By the way, while I definitely want to get this fixed, IE has well known problems with redirects and confusing POSTs and GETs and retrying when it shouldn't. It's hit a bunch of people, including AOL (the following quotes came from a conversation just last week on a similar problem that wasn't nsvhr induced.)

Hi AOLserver folks,

we're seeing a AOLserver problem in production on AOL.COM. Unfortunately, they're running a very outdated version (2.3.3), just wanted to make sure you guys fixed this problem in later releases, here it is.

Magic Carpet is POSTing to www.aol.com, which in turn issues a redirect. This causes IE5.5 and IE6 to display a "page not found" error in certain circumstances. Weird circumstances. Turns out it relates to the number of packets sent by the browser:

We have following events sequence: 1) IE sends first request TCP packet to aol.com server with HTTP header: POST /index.adp HTTP/1.0 ...... Content-Length: 393 .... 2) AOL.com server *immidiatelly* replies with HTTP 302 redirect 3) IE continues request and sends second TCP packet with HTTP body: siteId=aolcomprodStage&siteState..... 4) IE starts listening for reply from AOL.com server 5) IE failed to recieve data from AOL.com server (because reply was already sent on step 2) and shows error page to user

So the AOL server bug is that redirect is done *before* recieving HTTP body for POST request. If you turn on a proxy for the web browser, the problem goes away, because this way the packets come back in order.

Again, we're aware that AOLserver version 2.3.3 is outdated -- but can you guys confirm the problem will go away if we update to a more recent release? Any help apprechiated.

-- Mike

Mike Schilli mschilli1@aol.com Magic Carpet Engineering

Also, here's another snippet showing how rubylane does the meta refresh only when needed (but ad_returnredirect is very similar)
Here's the fix we use.  What we found is that if a redirect follows a POST,
then MSIE will ignore the arguments present on the redirect.

JIm

proc rl_returnredirect {location} { global __did_ns_return rlfont global __trace_endtime

if {[info exists __did_ns_return]} { rl_log error "ignoring 2nd ns_returnredirect in [ns_conn url]" return } else { set __trace_endtime [ns_time] __rl_writeallcookies

# This is a huge hack - MSIE 5 doesn't correctly handle a redirect after # a post; they don't send any arguments that came with the redirect

if {[string first msie [string tolower [ns_set iget [ns_conn headers] "user-agent"]]] >= 0 && [string compare [string tolower [ns_conn method]] "post"] == 0 && [string first "?" $location] >= 0} { ns_return 200 text/html "<html><head><meta http-equiv="Refresh" Content="0; URL=$location"></head><body>Please wait.

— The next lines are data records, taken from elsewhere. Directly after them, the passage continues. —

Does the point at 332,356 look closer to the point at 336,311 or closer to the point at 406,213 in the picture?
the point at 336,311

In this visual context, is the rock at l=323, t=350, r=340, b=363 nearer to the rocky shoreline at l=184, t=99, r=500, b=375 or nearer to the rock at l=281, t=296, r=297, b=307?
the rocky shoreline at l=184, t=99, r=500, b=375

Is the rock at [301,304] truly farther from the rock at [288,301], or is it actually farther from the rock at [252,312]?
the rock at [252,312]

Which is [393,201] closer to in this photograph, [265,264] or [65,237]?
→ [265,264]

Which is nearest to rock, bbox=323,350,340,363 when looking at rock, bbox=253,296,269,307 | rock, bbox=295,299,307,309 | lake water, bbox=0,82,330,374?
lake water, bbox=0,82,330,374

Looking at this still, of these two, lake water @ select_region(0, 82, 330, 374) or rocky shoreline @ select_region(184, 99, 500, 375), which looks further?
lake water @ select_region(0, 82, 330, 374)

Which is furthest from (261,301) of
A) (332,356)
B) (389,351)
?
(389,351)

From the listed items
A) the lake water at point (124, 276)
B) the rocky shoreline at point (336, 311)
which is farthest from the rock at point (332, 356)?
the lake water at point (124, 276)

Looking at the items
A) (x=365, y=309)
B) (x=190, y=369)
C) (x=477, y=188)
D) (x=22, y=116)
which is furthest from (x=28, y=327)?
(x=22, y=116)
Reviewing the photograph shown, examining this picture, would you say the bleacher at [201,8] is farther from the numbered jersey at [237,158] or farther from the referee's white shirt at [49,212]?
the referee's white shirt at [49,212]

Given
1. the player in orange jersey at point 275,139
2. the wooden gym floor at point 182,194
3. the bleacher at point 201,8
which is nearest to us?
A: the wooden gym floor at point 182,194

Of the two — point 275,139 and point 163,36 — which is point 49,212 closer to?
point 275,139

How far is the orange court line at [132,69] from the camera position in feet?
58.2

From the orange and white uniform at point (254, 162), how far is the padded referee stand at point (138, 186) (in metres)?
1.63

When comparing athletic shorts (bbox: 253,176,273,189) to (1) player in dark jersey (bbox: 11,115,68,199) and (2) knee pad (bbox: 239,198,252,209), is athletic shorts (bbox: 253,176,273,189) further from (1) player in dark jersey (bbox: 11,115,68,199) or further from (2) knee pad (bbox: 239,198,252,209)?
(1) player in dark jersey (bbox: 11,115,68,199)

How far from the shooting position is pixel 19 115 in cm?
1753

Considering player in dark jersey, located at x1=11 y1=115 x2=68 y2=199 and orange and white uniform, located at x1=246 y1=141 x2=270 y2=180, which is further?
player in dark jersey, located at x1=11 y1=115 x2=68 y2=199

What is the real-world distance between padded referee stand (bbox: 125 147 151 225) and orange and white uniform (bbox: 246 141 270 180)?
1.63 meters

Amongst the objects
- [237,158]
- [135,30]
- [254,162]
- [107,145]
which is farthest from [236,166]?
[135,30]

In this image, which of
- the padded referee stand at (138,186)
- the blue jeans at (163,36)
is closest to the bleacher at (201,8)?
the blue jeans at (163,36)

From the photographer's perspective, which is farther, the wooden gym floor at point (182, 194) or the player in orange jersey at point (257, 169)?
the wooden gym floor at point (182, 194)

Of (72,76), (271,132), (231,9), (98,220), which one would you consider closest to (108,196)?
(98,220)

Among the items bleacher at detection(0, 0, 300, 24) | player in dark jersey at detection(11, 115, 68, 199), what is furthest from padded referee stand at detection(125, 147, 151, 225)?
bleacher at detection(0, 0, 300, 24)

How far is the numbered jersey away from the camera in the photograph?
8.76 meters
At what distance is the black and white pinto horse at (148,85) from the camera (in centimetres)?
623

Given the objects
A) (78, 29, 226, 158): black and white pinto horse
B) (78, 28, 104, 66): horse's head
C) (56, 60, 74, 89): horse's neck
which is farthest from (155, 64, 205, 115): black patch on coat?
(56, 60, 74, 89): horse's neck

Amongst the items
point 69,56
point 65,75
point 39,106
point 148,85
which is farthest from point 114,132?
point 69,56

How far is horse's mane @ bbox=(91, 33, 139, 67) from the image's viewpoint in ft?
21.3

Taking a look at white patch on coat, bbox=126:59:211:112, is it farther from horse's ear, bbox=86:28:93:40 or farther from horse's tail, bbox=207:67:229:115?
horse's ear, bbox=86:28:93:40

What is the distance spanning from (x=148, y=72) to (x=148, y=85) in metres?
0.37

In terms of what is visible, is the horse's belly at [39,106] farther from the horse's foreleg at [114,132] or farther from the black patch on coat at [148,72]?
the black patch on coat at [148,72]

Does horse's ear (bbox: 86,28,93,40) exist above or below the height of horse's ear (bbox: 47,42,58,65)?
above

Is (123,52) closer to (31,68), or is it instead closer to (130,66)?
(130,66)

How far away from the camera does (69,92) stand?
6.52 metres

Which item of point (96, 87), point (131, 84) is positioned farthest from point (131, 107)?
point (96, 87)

If this does not automatically refresh, <a href="$location">Click here to continue</a></font></body></html>" } else { aol_ns_returnredirect $location } set __did_ns_return 1 } }

# NOTE: next rename fails when file is sourced, 2nd rename fails # on boot; this is correct catch {rename ns_returnredirect aol_ns_returnredirect} catch {rename ns_returnredirect {}} rename rl_returnredirect ns_returnredirect

I believe the answer is that instead of calling ns_returnredirect, you just call util_ReturnMetaRefresh.

Sure, but since meta refreshing is ugly, I suggested hacking ad_returnredirect so that (1) non-IE browsers aren't penalized for MS being dumb, and (2) even IE only has to meta-refresh when it's necessary to prevent buggy behavior.